All those different tastes, the celebration around the dinner table with family and friends. It is an integral part of Earthly culture and a large part of your expansion while incarnated here. And despite the fact that we require it to exist, most humans have an ongoing love-hate relationship with food.
Consider two trains of thought on food’s value in one’s life. You can either:
Exist to eat.
or
Eat to exist.
Growing up in a large Sicilian family, my best memories were of family gatherings focused on food. And if you have ever eaten with an Italian family, you know that food is taken very seriously. If you’re not sitting AND eating, then Italian mothers question your health and your overall sanity. We ate well, and often.
There are other cultures in which food’s main function is as a tool to fuel the physical body. The attention is less on the community experience as it is on food’s utilitarian benefits.
So where are you on this scale? There is no right or wrong answer, and there can be a healthy balance between the two.
Once you determine your beliefs about food, you can delve deeper into what food does to your body after you eat it.
Western capitalism thrives on our addiction to food. Not just to satisfy hunger, but to address emotional issues that underly our actions. Corporations are banking on your addiction to food. Most don’t want you to understand your reasoning behind why you crave it; that would be lost revenue for them if you become a conscious consumer. So it continues to be advertised in an emotionally-charged manner in hopes of selling you more.
And unconscious early programming instructs many of us to use food to solve our problems.
Early programming also determines how what you eat affects you. Do you believe that you can eat anything you want and not get fat? Few people do. More likely, you believe that the more you eat, the fatter you get.

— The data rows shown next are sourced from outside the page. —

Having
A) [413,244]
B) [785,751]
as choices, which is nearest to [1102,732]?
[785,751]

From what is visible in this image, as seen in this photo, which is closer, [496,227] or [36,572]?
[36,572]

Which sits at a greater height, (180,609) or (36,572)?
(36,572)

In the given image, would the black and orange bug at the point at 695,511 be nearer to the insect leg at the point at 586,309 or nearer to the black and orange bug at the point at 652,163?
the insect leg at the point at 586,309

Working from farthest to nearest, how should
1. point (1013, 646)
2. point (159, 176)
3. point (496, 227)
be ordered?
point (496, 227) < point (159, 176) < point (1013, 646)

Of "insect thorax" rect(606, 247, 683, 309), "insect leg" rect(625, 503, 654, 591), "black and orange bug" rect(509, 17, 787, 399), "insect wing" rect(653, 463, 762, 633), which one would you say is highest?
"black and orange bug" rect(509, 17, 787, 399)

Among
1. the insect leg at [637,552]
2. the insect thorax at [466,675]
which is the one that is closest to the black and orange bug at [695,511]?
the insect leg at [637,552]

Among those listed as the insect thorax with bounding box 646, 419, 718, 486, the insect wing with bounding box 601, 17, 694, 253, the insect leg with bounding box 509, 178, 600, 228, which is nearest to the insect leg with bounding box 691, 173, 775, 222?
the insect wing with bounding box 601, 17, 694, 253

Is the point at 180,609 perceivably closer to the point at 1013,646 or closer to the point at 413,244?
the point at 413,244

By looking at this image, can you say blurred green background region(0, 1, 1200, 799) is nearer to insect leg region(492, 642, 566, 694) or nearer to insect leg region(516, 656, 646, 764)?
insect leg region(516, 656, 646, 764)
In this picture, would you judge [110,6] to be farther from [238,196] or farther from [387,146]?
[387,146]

That may or may not be true for you, but the belief that it is so will make it so, in your physical reality.
And my answer is not to simply change your belief about food making you fat. My answer is to ask yourself what you feel when you’re eating the food that you eat.
- Does it make you feel energized?
- Do you feel full after you eat it?
- Do you feel “guilty” about what you’re eating?
- Do you recognize cravings and what steps do you take to satisfy them?
Questioning how you FEEL about your food will help you determine how your body processes food.
So before you eat whatever you’re about to eat, ask yourself how you FEEL about putting it in your mouth. Is there something else you could eat that may make you feel better about eating? Are you even hungry?
Once you’ve identified the feeling, adjust accordingly, and dig in.